EXERCISE REQUIREMENTS>
1. Answer these questions from the article on Israel and the Palestinians:
(a) Which UN Security Council resolutions did the final communique of the 1997 conference cite?
(b) In which years did Yaakov Amidror head Netanyahu's National Security Council?
(c) Who edited "25 years to the Oslo Process" with Lavie?
2. Transcribe the article on Israel and the Palestinians word for word from "Most Arab states" to "242 and 338.".
___ DOCUMENT EXTRACT ___
Thus, while Israel enables Qatar to line the pockets of Hamas' leadership in Gaza, it portrays the PA to residents of the West Bank as useless. Of course, Hamas would not hesitate to slander Abbas were he to consider for a moment selling out his people for an Arab-American pittance. Judging from the experience of the November 1997 Doha conference convened during Netanyahu’s first term as prime minister, only a handful of Arab heads of state will show up in Bahrain, if any. These memories could explain the silence from the prime minister’s office, which is always quick to welcome every hiccup from Trump.

Most Arab states boycotted the 1997 conference, and those that did take part did not hesitate to condemn the injustice of Israel’s occupation of Palestinian lands. The final communique underscored the need for an Israeli-Palestinian agreement based on the principle of “land for peace” as well as on UN Security Council Resolutions 242 and 338.

A senior Israeli diplomat who participated in the conference said the Israeli delegation had found itself completely isolated. One can assume that in the coming days, once it becomes clear which Arab leaders will accept the American-Bahraini invitation, Netanyahu will order his plane prepared. He will never be caught saying no to the US president he dubs “the best friend Israel has even had in the White House.” Netanyahu aide and spokesperson of his Likud Party Yonatan Urich said last April that the prime minister would respond “positively, in principle” to Trump’s long-awaited deal between Israel and the Palestinians. “We will never have a friendlier administration than this one,” Urich said. “If we go along with it and the Palestinians don’t, when a Democratic administration takes over we can always say that there was an American plan to which we said yes and they said no. … Historically speaking, this is an opportunity to reinforce Israel’s willingness vis-à-vis the Palestinian hatred and blindness.”

Yaakov Amidror, who served as head of Netanyahu’s National Security Council from 2011 to 2013, has a more scientific diagnosis for Israel’s problem with the Palestinians. He claims that those struck by blindness are the architects of the Oslo Accord and their leftist supporters who believe in resolving the conflict with a diplomatic agreement. At a May 13 seminar held by the Steinmetz Center for Peace Research at Tel Aviv University, Amidror opined that recognition of the State of Israel "runs counter to the Palestinian DNA." Yes, the former head of the research division of military intelligence who also served in the prime minister’s office attributes the difficulty of reaching a peace agreement to a genetic mutation in another people.

“The Middle East is not ripe, either, for what you have in mind,” Amidror told veterans of the peace process attending the seminar. The expression on the face of moderator Ephraim Lavie, formerly head of military intelligence for the Palestinian arena, showed astonishment at Amidror’s remarks. Perhaps he, too, was reminded of the anti-Semitic general who presumed to diagnose a genetic Jewish weakness for money.

In the newly published compilation “25 years to the Oslo Process,” Lavie along with fellow editors Yael Ronen and Henry Fishman wrote that a promise of material aid could incentivize the sides to renew their long stalled diplomatic process. That aid, however, must be an integral part of the guarantees and assurances required for implementation of any agreement they reach — not before a deal is achieved and obviously not instead of one.
___ INFORMATION GIVEN ___
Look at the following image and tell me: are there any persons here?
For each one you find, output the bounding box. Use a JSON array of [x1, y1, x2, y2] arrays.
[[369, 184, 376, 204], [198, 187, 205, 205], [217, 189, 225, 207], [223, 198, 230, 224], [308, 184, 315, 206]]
___
___ INFORMATION GIVEN ___
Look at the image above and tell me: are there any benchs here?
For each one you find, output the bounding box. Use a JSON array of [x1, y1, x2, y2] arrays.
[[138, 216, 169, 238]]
___
EXERCISE RESPONSES>
1.
(a) Resolutions 242 and 338.
(b) From 2011 to 2013.
(c) Yael Ronen and Henry Fishman.

2.
Most Arab states boycotted the 1997 conference, and those that did take part did not hesitate to condemn the injustice of Israel’s occupation of Palestinian lands. The final communique underscored the need for an Israeli-Palestinian agreement based on the principle of “land for peace” as well as on UN Security Council Resolutions 242 and 338.